A seasoned traveller, Oxer got into wine in 1999 when his father asked him to make a txakoli to be served in the family restaurant in Kortezubi (Bizkaia) from a one-hectare plot he had planted nearby. Bastegieta discovered Rioja soon after, when he took a master's degree in Wine Growing and Oenology in Laguardia, in the heart of Rioja Alavesa. He was captivated by the striking landscape set against the imposing mountains of Sierra Cantabria and decided to move to this picturesque village in 2009.

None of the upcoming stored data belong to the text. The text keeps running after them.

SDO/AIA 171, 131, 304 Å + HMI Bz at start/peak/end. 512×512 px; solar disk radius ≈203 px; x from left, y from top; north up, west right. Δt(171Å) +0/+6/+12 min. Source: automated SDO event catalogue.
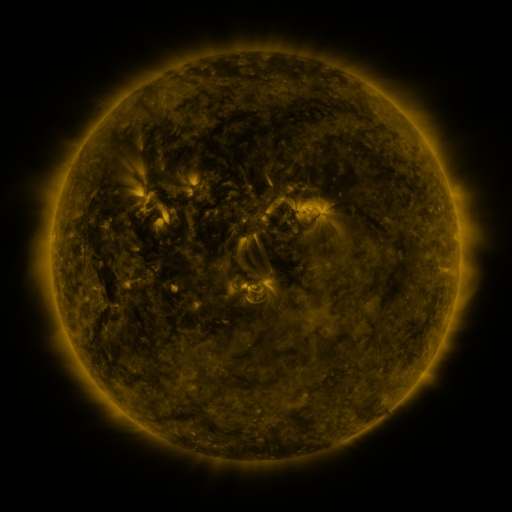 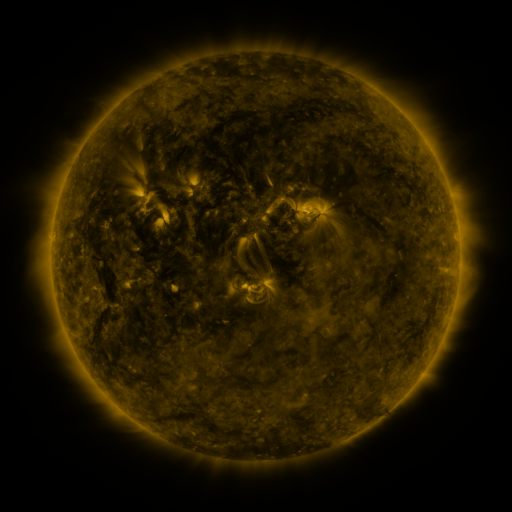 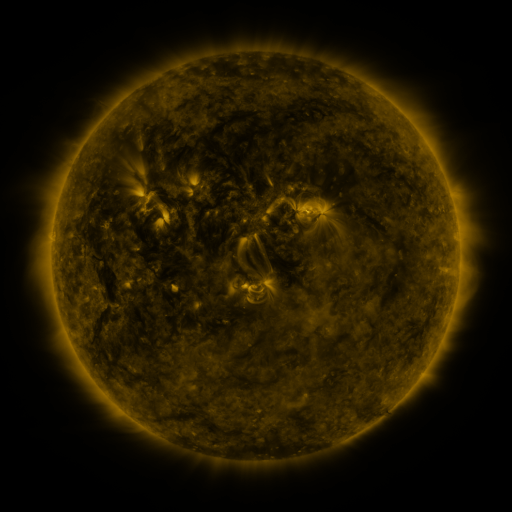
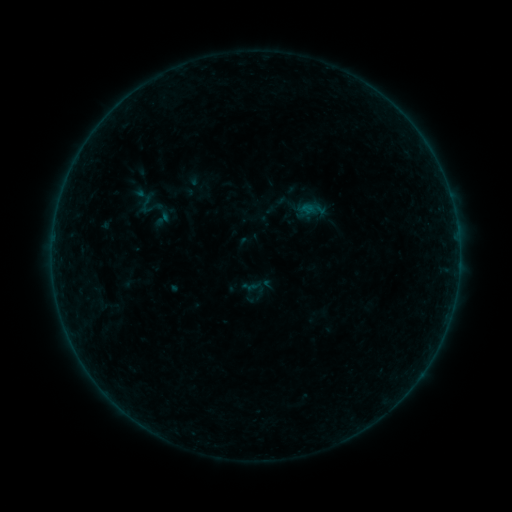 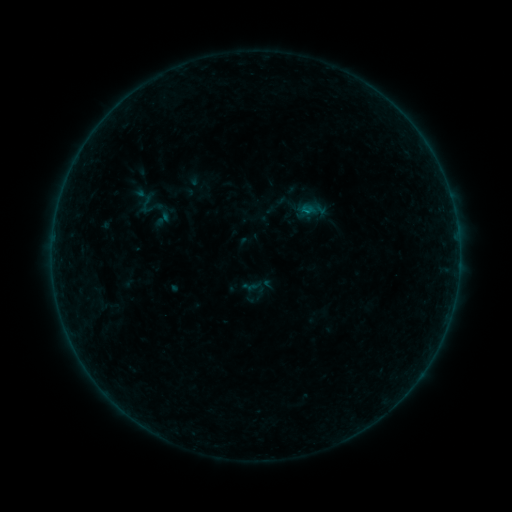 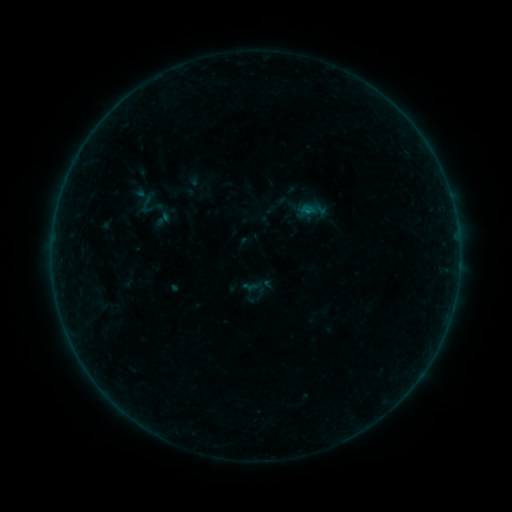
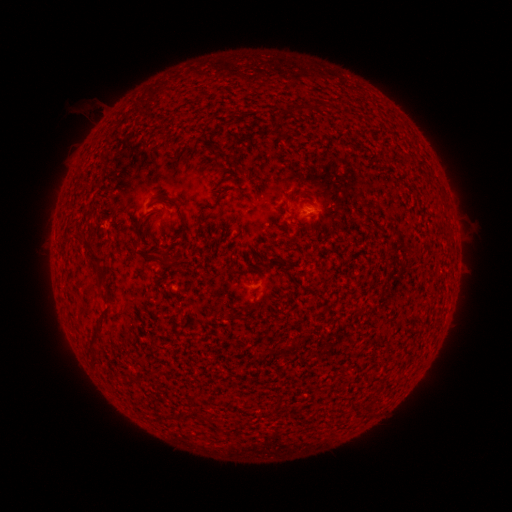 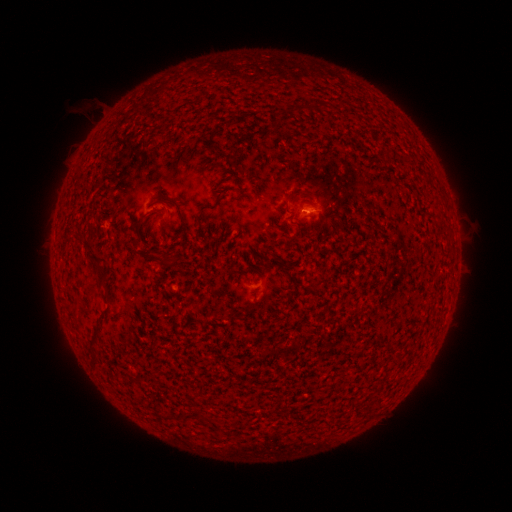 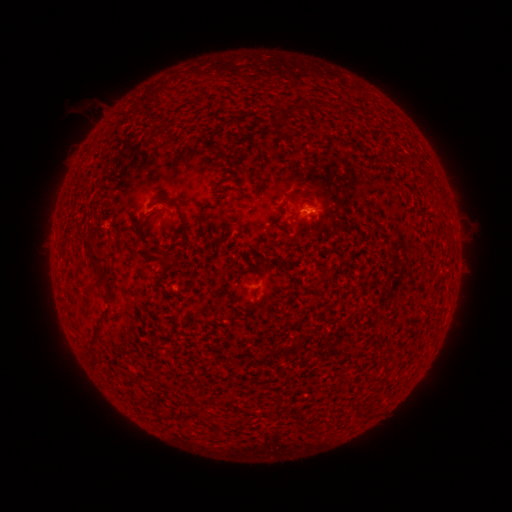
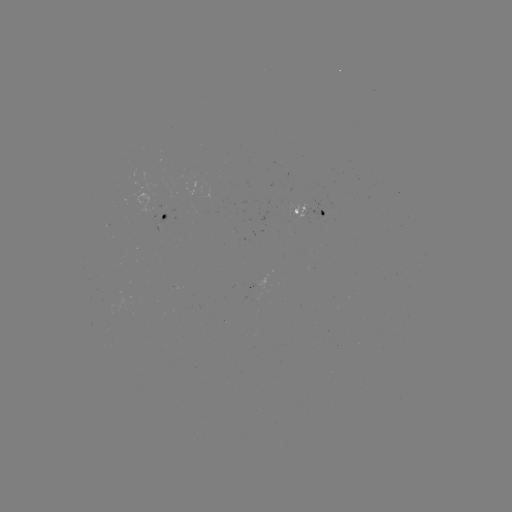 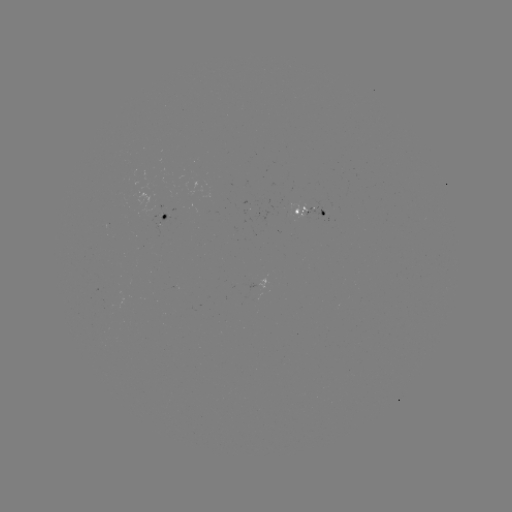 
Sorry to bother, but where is B1.4 flare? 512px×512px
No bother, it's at [307, 214].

The following year he bought his first vineyard. Called El Artillero (The Gunner), it is a very old plot located at 600m in Elvillar, also in Rioja Alavesa. Oxer currently grows 4.8 hectares divided in 16 plots in the villages of Leza, Navaridas, Elciego, San Vicente de la Sonsierra, Laguardia and Elvillar. One of these plots in Laguardia was planted using a keyline design, a landscaping technique used in permaculture to optimize resources. It is here where he plans to build a winery in the future.

In his early forties, Bastegieta’s approach to wine is unconventional and personal and this is visible in his striking, unique wine labels. Taking inspiration from poems, songs and images, these labels are the result of working closely with the award-winning design agency Calcco from Logroño.

In the Bizkaiko Txakolina appellation, Oxer makes the family white Marko (€12) whose label features the rock paintings found on the nearby Santimamiñe Caves. His own wines start with Marko Gure Arbasoak (“our ancestors” in Basque, €28, 8,000 bottles), a vibrant, sharp blend of almost equal parts of Hondarrabi Zuri Zerratia (Petit Courbou) and Hondarrabi Zuri with 20% of Izkiota ttipia (Petit Manseng). Fermentation starts in stainless steel tanks and ends in 400-litre and 500-litre oak barrels where the wine stays for 8 to 9 months -no doubt it sets new heights for oak-aged txakoli in the area. Marko Late Harvest (900 bottles, €30) is an interesting sweet wine made with grapes that were picked in mid-November. Labels are inspired by the large colony of birds in the natural enclave of Urdabai where the vineyards are located. While Gure Arbasoak includes a quote from a Basque song, the sweet wine features a verse from The Crown, a poem by Edgar Allan Poe.

Production in Rioja is slightly below 10,000 bottles, although Oxer plans to make 20,000 bottles in the future. The range starts with Iraun (“to endure” in Basque, 1,300 bottles, €40), a blend of Viura, White Garnacha and Malvasía made with the white grapes from El Artillero vineyard. Winemaking is similar to txakoli except for the fact that amphorae are used for fermentations -Sherry butts might be added in the future. The fresh, almost electric red El Artillero (just under 2,000 bottles, €40) is fermented in various vessels and is later aged in used casks. The cannon on the label was replaced by a more seductive image after Oxer learnt that El Artillero was one of the sexual positions described in the Kama Sutra.

Suzzane (3,000 bottles, €40), intentionally spelled with two “z”, has a label that evokes Oxer’s relationship with women and quotes the foreword of The Inhabited Woman, a novel by Nicaraguan writer Gioconda Belli. Inside the bottle there is a wonderfully vibrant, deep and mineral Garnacha from Cárdenas (Alto Najerilla valley). Lastly, Kalamity (around 2,000 bottles, €100) combines the best from El Artillero and Cárdenas. “I wanted to mix the chalky, inky notes of Rioja Alavesa with the floral, mineral style you get on the right bank of the Ebro river in Rioja Alta,” Oxer explains. The label was inspired on Mexican folklore celebrating the Day of the Dead. “There is calamity inside all of us,” he says. The quote in this case comes from Shakesperare’s The Raigne of King Edward the Third.